__Directions for this task__: Rewrite the material below, putting "nearer" wherever "closer" appears and leaving everything else unchanged. Leave the pictures out of your version.

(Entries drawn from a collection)
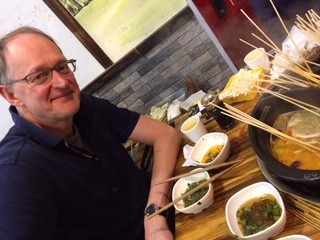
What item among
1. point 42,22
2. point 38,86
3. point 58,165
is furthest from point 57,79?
point 42,22

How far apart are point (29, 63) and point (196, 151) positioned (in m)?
1.13

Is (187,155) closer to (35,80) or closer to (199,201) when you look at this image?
(199,201)

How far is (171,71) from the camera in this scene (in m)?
4.50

__Result of the exercise__:
What item among
1. point 42,22
2. point 38,86
3. point 58,165
is furthest from point 57,79?
point 42,22

How far apart are point (29, 63) and point (196, 151) positioned (in m)?
1.13

Is (187,155) nearer to (35,80) or nearer to (199,201) when you look at this image?
(199,201)

How far is (171,71) from the camera in this scene (in m)?
4.50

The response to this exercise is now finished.